Im folgenden Kapitel 5 thematisiert die Autorin eine seinerzeit besonders populäre Form der Täuschung, die sogenannte Invisible Lady, eine mechanische Vorrichtung die es für das Publikum während einer Vorführung fast unmöglich machte, zu entscheiden, von welcher Stelle im Raum eine weibliche Stimme zu hören war. In einer besonders originellen Lesart verknüpft Bellion die Diskussion um die Attraktion der Invisible Lady mit den parallel geführten, kontroversen Debatten um die politischen Rechte von Frauen. Die Installation, so Bellion einerseits, "put female orality on display". Doch stellte sie andererseits keineswegs ausschließlich eine protofeministische Produktion dar, den die Invisible Lady "functioned to reflect the emerging limits on female speech" (275). Nicht allein optischen Täuschungen kam eine Rolle im Feld des Politischen zu, so unterstreicht die Autorin an dieser Stelle, sondern es galt darüber hinaus auch andere Formen sinnlicher Wahrnehmung zu schulen. Im Schlusskapitel verlagert Bellion ihre Argumentation in die 1820er-Jahre und macht dabei einen deutlichen Wandel sowohl bei den Täuschungen selbst als auch bei ihrer Rezeption fest, auf beiden Ebenen nimmt ihre unmittelbare politische Bedeutung ab. Stattdessen thematisieren die illusionistischen Gemälde dieser späteren Periode Vorstellungen von Nostalgie und Sehnsucht, die eher den Wunsch der Betrachter nach einem Austreten aus den komplexer werdenden Anforderungen der Zeit zum Ausdruck brachten.

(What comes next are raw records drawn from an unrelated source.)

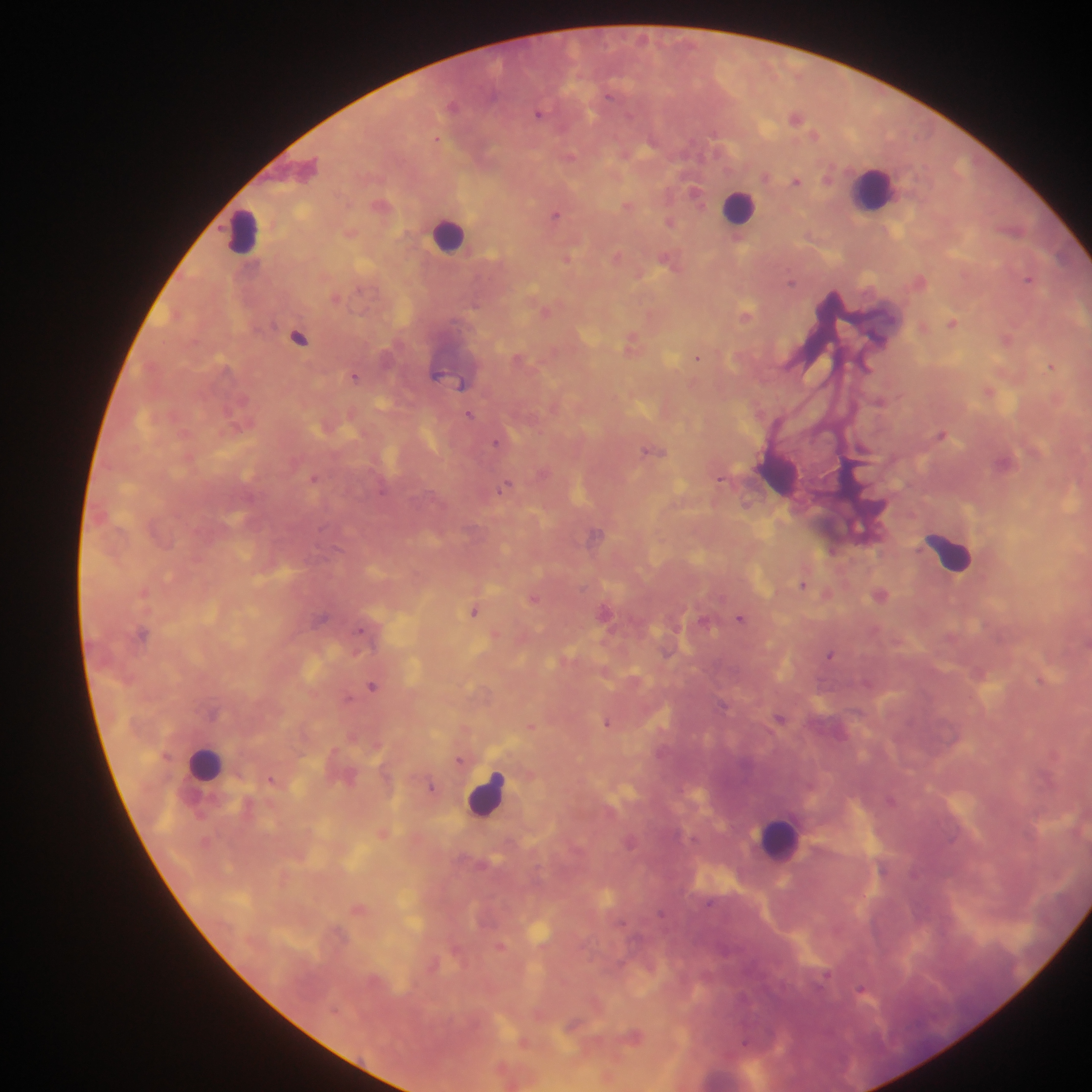
Approximate centers as (x, y) in pixels.
Summary:
  - Leukocyte locations: (875, 191), (744, 203), (252, 224), (450, 240), (945, 554), (202, 766), (492, 798), (779, 835)
  - Malaria parasite locations: (538, 115), (797, 118), (815, 135), (695, 194), (555, 215), (671, 221), (809, 235), (618, 256), (567, 260), (920, 280), (1028, 280), (794, 283), (337, 297), (649, 314), (747, 314), (952, 322), (299, 337), (632, 339), (1007, 339), (700, 358), (1051, 365), (868, 367), (460, 382), (989, 391), (880, 401), (470, 413), (943, 433), (496, 442), (721, 478), (315, 479), (508, 483), (502, 487), (802, 584), (144, 591), (535, 597), (475, 611), (321, 618), (740, 618), (362, 630), (830, 654), (373, 686), (349, 698), (607, 723), (530, 727), (459, 760), (271, 778), (433, 788), (357, 908), (661, 913), (500, 945), (861, 988), (633, 1035), (523, 1040)
  - Preparation: thick blood smear
  - Image size: 1092×1092 pixels
  - Capture: mobile-phone photograph through a microscope
  - Field of view: single
  - Country: GhanaGive the position of every Plasmodium parasite visible.
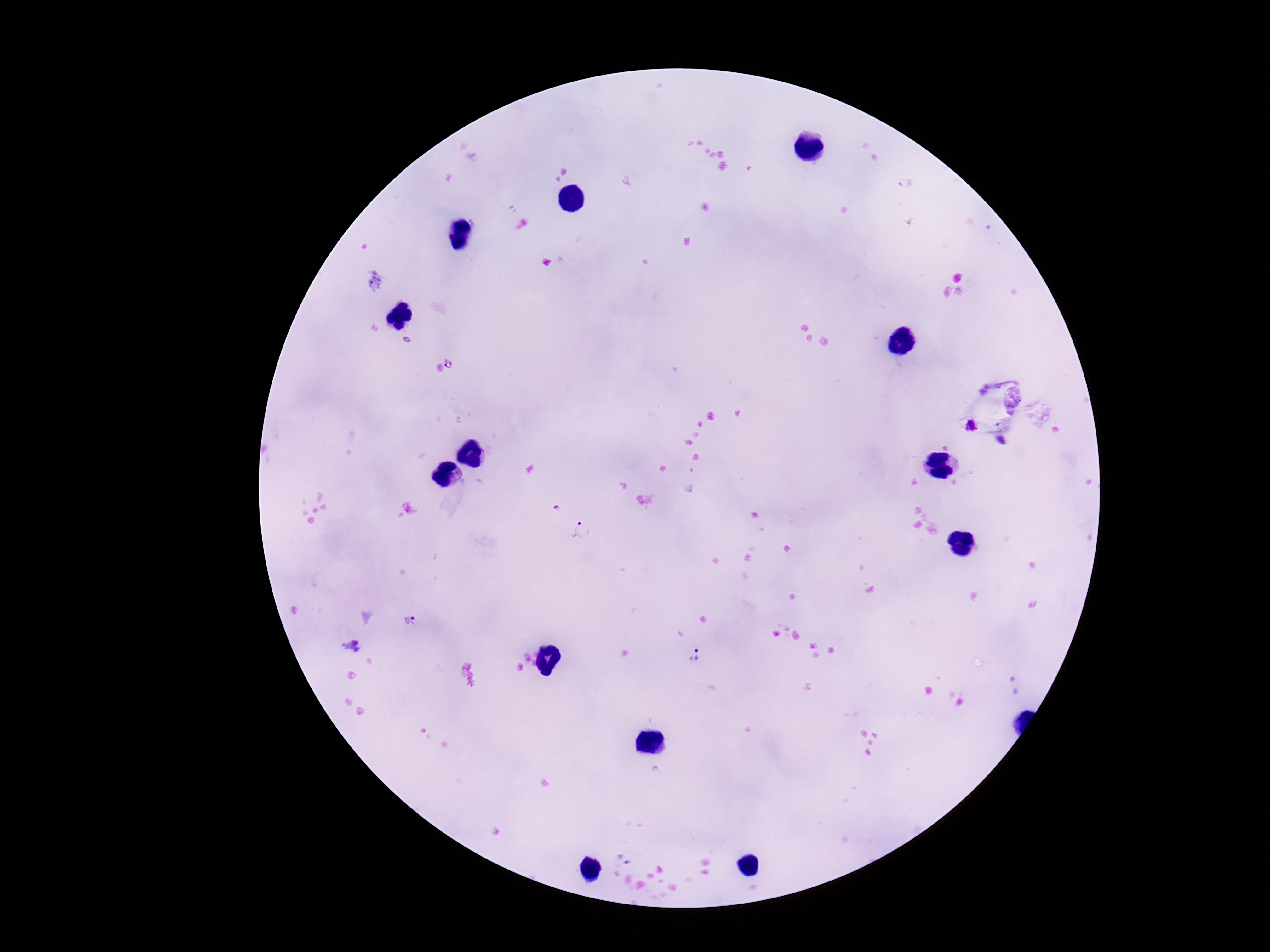

Approximate centers as {x, y} in pixels.
Plasmodium parasites: {407, 341}, {454, 361}, {970, 426}, {555, 507}, {579, 530}, {408, 623}, {351, 643}, {697, 661}, {1015, 684}, {625, 858}.

Thick blood film. Giemsa stain. Image is 1270×952 pixels. Photographed through the microscope eyepiece with a smartphone camera. 100x magnification. One field from this slide. Patient malaria status: positive.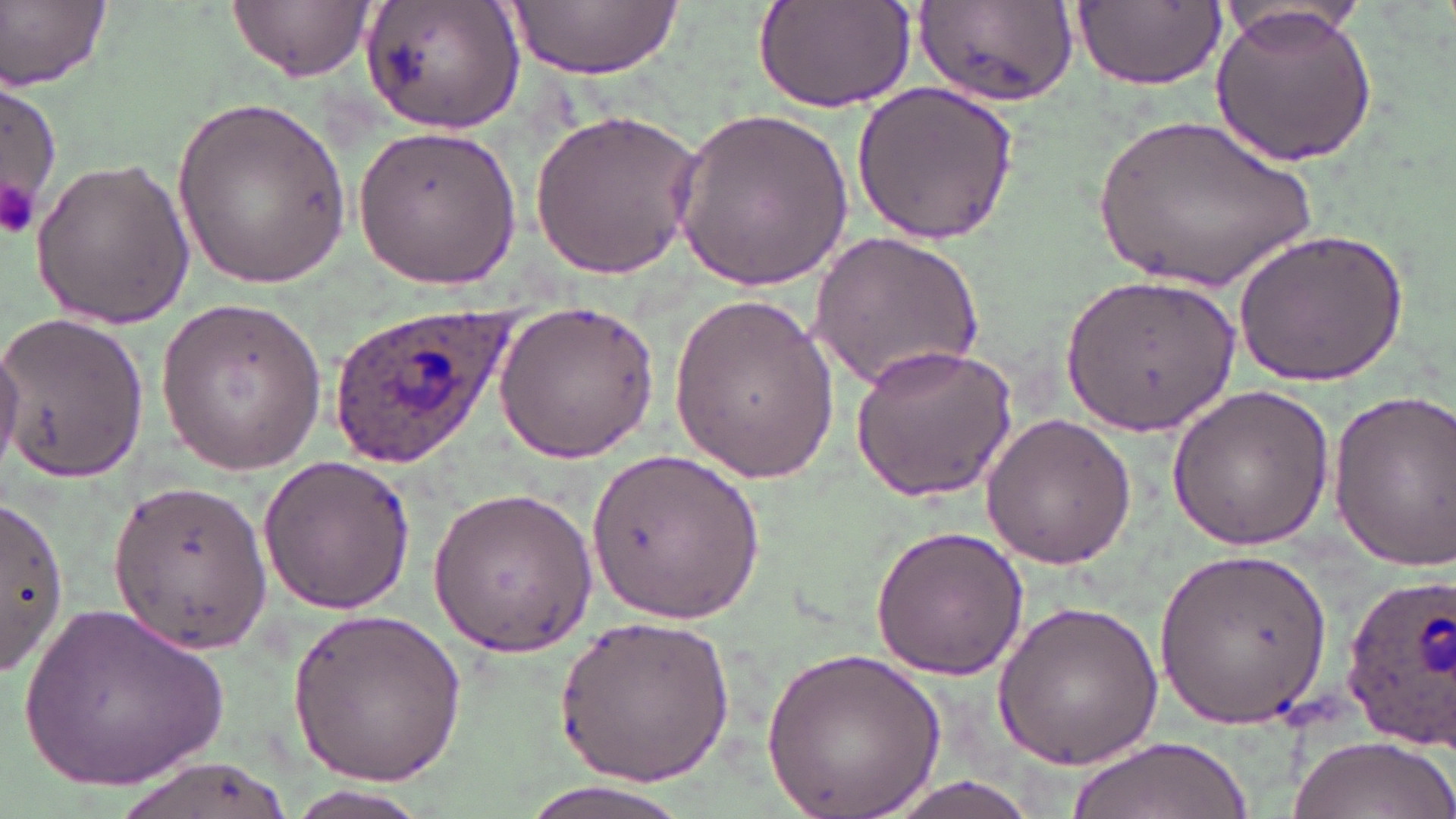
slide-level diagnosis = Plasmodium ovale
uninfected red blood cell locations = approximate bounding boxes as (x1, y1, x2, y2) in pixels: (2, 0, 111, 90), (228, 0, 371, 81), (361, 0, 527, 138), (504, 0, 681, 82), (754, 1, 916, 115), (1075, 1, 1226, 88), (1216, 1, 1373, 51), (912, 3, 1078, 108), (1211, 4, 1377, 170), (0, 77, 61, 229), (852, 81, 1023, 245), (173, 92, 351, 290), (671, 104, 855, 292), (527, 105, 707, 282), (1086, 108, 1326, 302), (354, 124, 519, 290), (28, 154, 194, 329), (1234, 225, 1408, 386), (810, 230, 984, 393), (1063, 274, 1241, 435), (668, 290, 838, 483), (155, 296, 326, 473), (492, 299, 664, 464), (0, 313, 150, 484), (0, 332, 26, 471), (849, 341, 1019, 502), (1164, 384, 1335, 553), (1323, 386, 1456, 568), (980, 413, 1138, 569), (584, 444, 771, 630), (258, 454, 415, 614), (109, 476, 273, 656), (427, 485, 597, 658), (0, 492, 67, 676), (870, 523, 1029, 681), (1154, 545, 1331, 729), (18, 596, 233, 792), (994, 598, 1164, 772), (289, 606, 466, 783), (555, 610, 734, 785), (761, 644, 946, 819), (1288, 732, 1453, 819), (1066, 736, 1252, 819), (106, 752, 300, 819), (860, 774, 1063, 819), (505, 778, 697, 819), (280, 788, 438, 819)
modality = optical microscopy
Plasmodium ovale-infected red blood cell locations = approximate bounding boxes as (x1, y1, x2, y2) in pixels: (323, 303, 521, 467), (1339, 569, 1455, 751)
magnification = 1000x
stain = May-Grünwald-Giemsa
image size = 1456×819 pixels
preparation = thin blood film
platelet locations = approximate bounding boxes as (x1, y1, x2, y2) in pixels: (0, 174, 43, 241)
field of view = one of a larger specimenName the parasite shown.
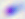

Toxoplasma gondii.

Captured at 400x magnification. Micrograph.Outline every Plasmodium parasite, every leukocyte, and every artifact (stain precipitate or debris).
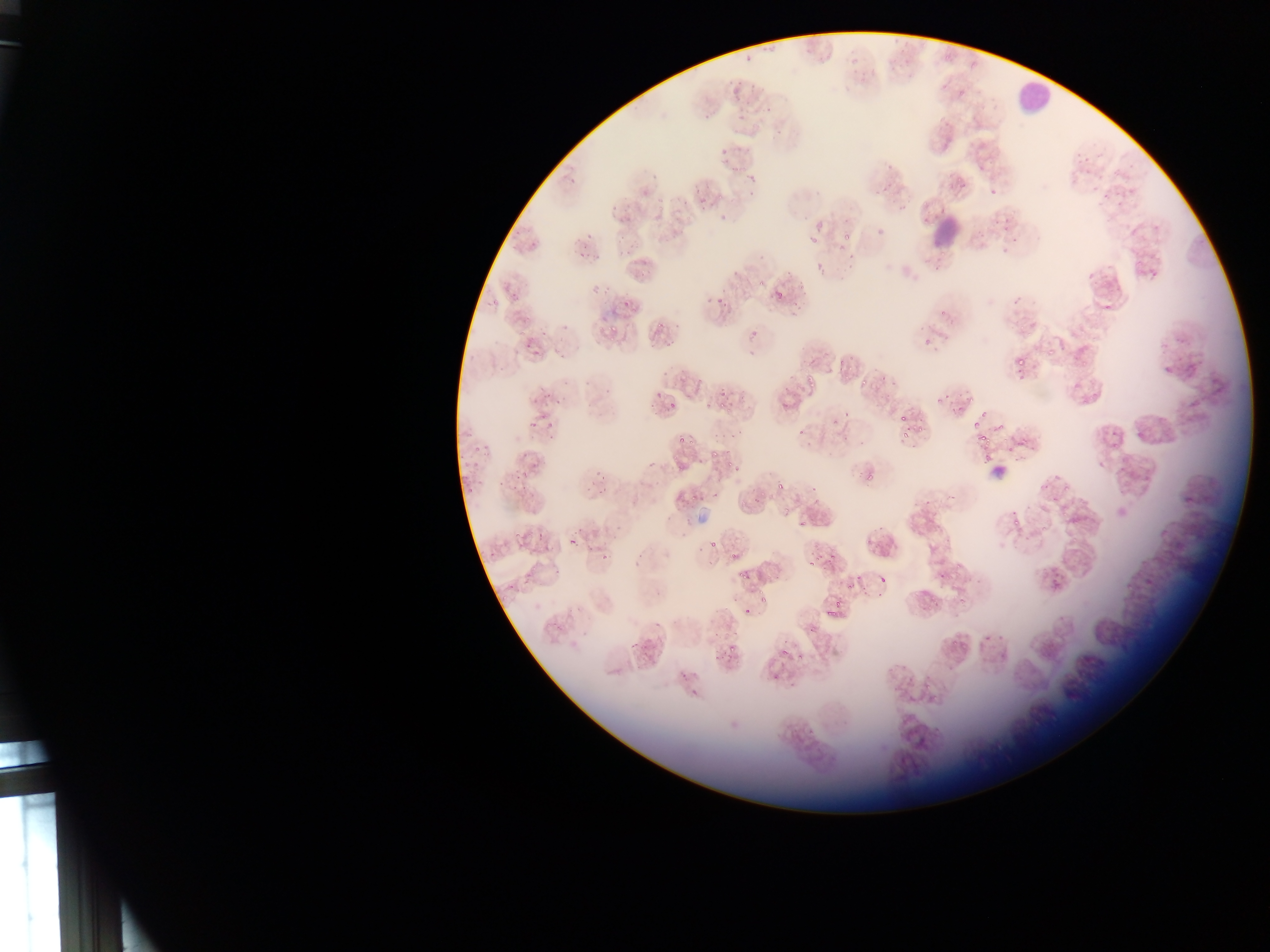

Approximate bounding boxes as left top right bottom in pixels.
Plasmodium parasites: 724 67 759 94; 756 105 779 130; 709 135 741 165; 747 166 761 181; 989 188 997 195; 990 189 1000 198; 694 192 714 211; 607 194 626 210; 719 199 736 224; 619 210 635 221; 815 221 827 232; 842 230 852 240; 616 233 628 243; 583 235 590 245; 809 239 820 244; 837 242 848 252; 624 244 641 256; 593 250 604 264; 577 251 587 259; 816 264 824 274; 634 265 643 276; 756 278 765 286; 596 285 606 291; 720 286 734 303; 774 288 785 296; 506 290 524 306; 788 293 804 314; 657 321 668 329; 608 322 625 339; 516 329 527 338; 751 329 762 336; 524 336 536 351; 1046 348 1054 356; 1011 350 1030 365; 835 356 846 368; 858 367 876 390; 809 368 825 388; 688 372 699 387; 535 385 553 401; 655 387 665 399; 716 392 731 406; 947 394 970 411; 704 396 713 410; 552 398 560 404; 665 398 676 415; 841 411 851 421; 897 412 908 423; 971 414 1000 446; 524 415 540 430; 545 415 559 429; 917 422 929 433; 796 425 807 440; 1109 427 1119 437; 900 433 913 439; 673 435 693 451; 520 440 541 459; 469 442 484 456; 1006 442 1017 454; 1021 442 1038 452; 706 443 719 463; 1110 443 1119 450; 470 455 483 472; 984 455 997 468; 730 462 741 474; 677 466 686 475; 862 467 878 483; 514 471 524 479; 592 474 602 480; 1045 475 1061 491; 775 480 785 490; 1062 484 1073 496; 463 486 474 495; 685 491 704 502; 799 503 823 527; 783 509 791 516; 1012 518 1021 527; 522 521 531 534; 537 524 550 540; 1039 526 1049 533; 1070 532 1081 541; 570 534 582 544; 706 539 720 553; 805 546 822 567; 729 550 739 565; 953 562 962 572; 734 568 749 583; 939 568 947 578; 876 572 889 586; 526 573 537 585; 1048 578 1068 591; 843 582 855 590; 756 584 770 607; 930 596 941 607; 959 596 969 604; 824 610 841 623; 626 629 651 650; 984 632 992 642; 951 640 960 648; 718 643 734 663; 781 648 789 660; 799 652 805 662 | approximate x y pixel centers of objects too small to bound: 626 304; 838 604.
Leukocytes: 1007 81 1043 122; 913 220 969 260.

Summary:
  - Capture: mobile-phone photograph through a microscope
  - Field of view: single
  - Preparation: thin blood smear
  - Image size: 1270×952 pixels
  - Country: Ghana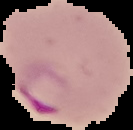
From a thin blood film. Result: Plasmodium parasites detected. The area outside the segmented cell region is set to black. Image is 133×130 pixels.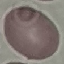
{
  "malaria_status": "uninfected",
  "stain": "Giemsa",
  "preparation": "thin smear",
  "image_type": "cell patch, automatically extracted from a larger field of view and resized to 64 × 64 pixels",
  "capture": "smartphone through the microscope eyepiece"
}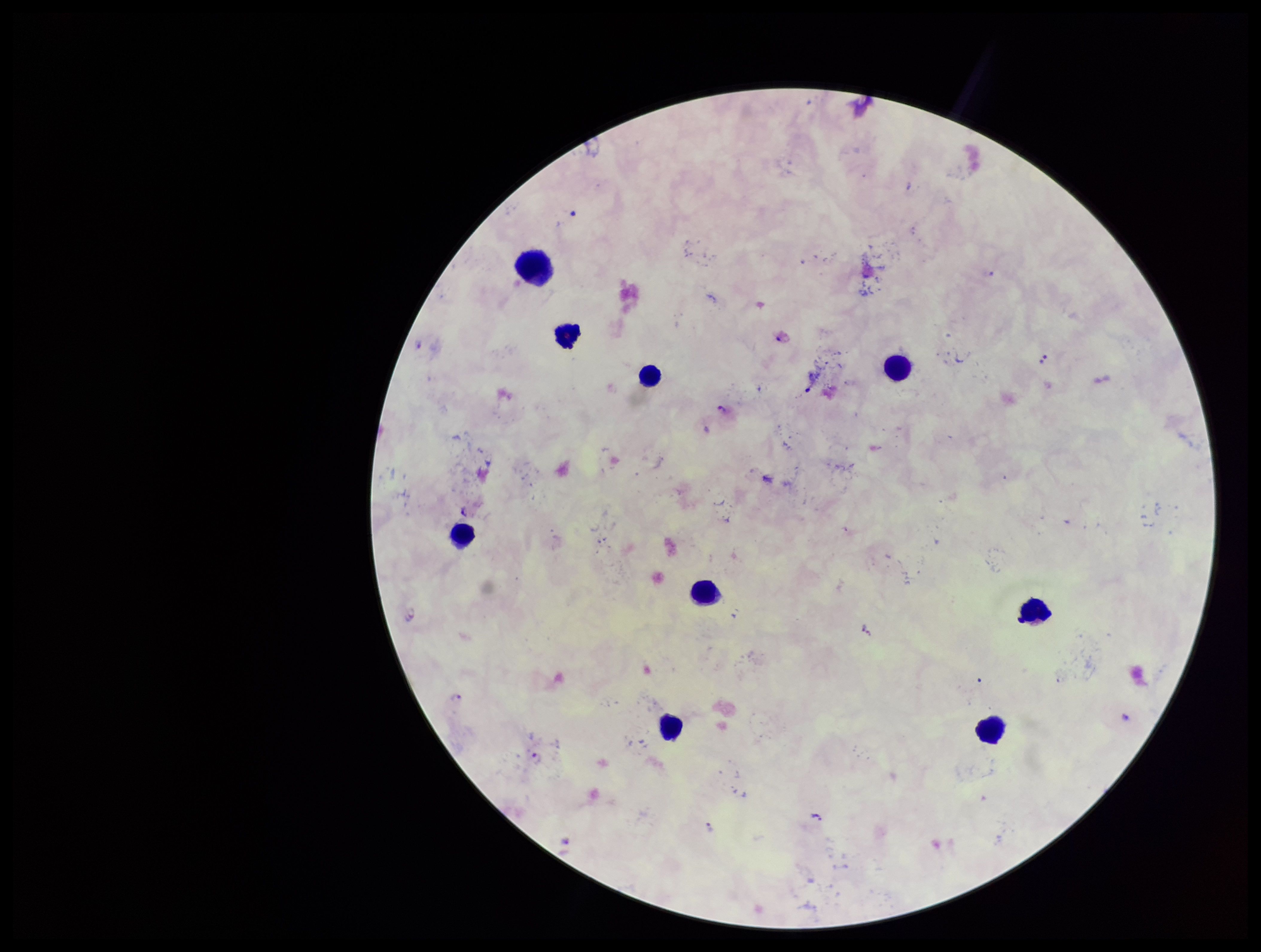

Summary:
  - Species reported for this patient: Plasmodium falciparum
  - Stain: Giemsa
  - Parasite count: 6
  - Preparation: thick
  - Capture: smartphone photograph through the microscope eyepiece
  - Image size: 1261×952 pixels
  - Patient malaria status: positive
  - Plasmodium parasites: seen
  - Leukocyte count: 9
  - Field of view: single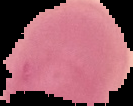 From a thin blood film. Image is 133×106 pixels. Result: no malaria parasites detected. The area outside the segmented cell region is set to black.State which parasite is depicted.
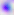
This is Toxoplasma gondii.

modality = micrograph
magnification = 400x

Bellions These, die Genese eines Citizen Spectators in den ersten Dekaden der Geschichte der Vereinigten Staaten als das Ergebnis einer intensiven Auseinandersetzung mit optischen und anderen sinnlichen Täuschungen zu erklären, ist ohne Frage ambitioniert. Die Autorin kann mit ihren originellen Interpretationen zeigen, dass die Schulung des Erkenntnisvermögens, der Fähigkeit zur Unterscheidung von Original und Fälschung, von Wahrheit und Täuschung ohne Zweifel zum aufklärerischen Programm der damaligen Eliten gehörte und den Künstlern (ebenso wie den Schaustellern und Artisten) darin eine wichtige Rolle zukam. Überzeugen kann Bellion immer dann, wenn es ihr gelingt ihre Argumentation auf besonders populäre Formen von Täuschungen auszuweiten, die den zeitgenössischen Betrachter in ihrer ganzen Materialität in das unsichere Feld der Wahrnehmung führten, im Abschnitt über die Invisible Lady beispielsweise. In diesen Passagen des Buchs zeigen sich die Dichte dieses zeitgenössischen Diskurses und seine Dependenzen mit Fragen um die politische Partizipation großer Gruppen der Bevölkerung. An anderen Stellen vermag Bellion ihre Objekte lediglich auf die Debatten unter Intellektuellen zurückzubeziehen, dort bleibt das Buch dann zu sehr auf eine Elite fokussiert, ist dort zu "weiß" und zu "männlich", worüber sich die Autorin aber auch durchaus bewusst ist. Insgesamt ist Citizen Spectator eine stimulierende Lektüre, Bellion schreibt in einer engagierten Sprache und fordert Leserinnen und Leser durch prägnante Formulierungen immer wieder auf, ihrer Fährte durch die Welt der sinnlichen Täuschungen in den frühen USA zu folgen. Dabei erweisen sich die sehr vielen im Buch enthaltenen Reproduktionen, zum Teil ganzseitig und in Farbe, als wertvolle Wegweiser. Citizen Spectator lässt so auch ein heutiges Publikum an den vielfältigen Formen der optischen Täuschungen teilhaben.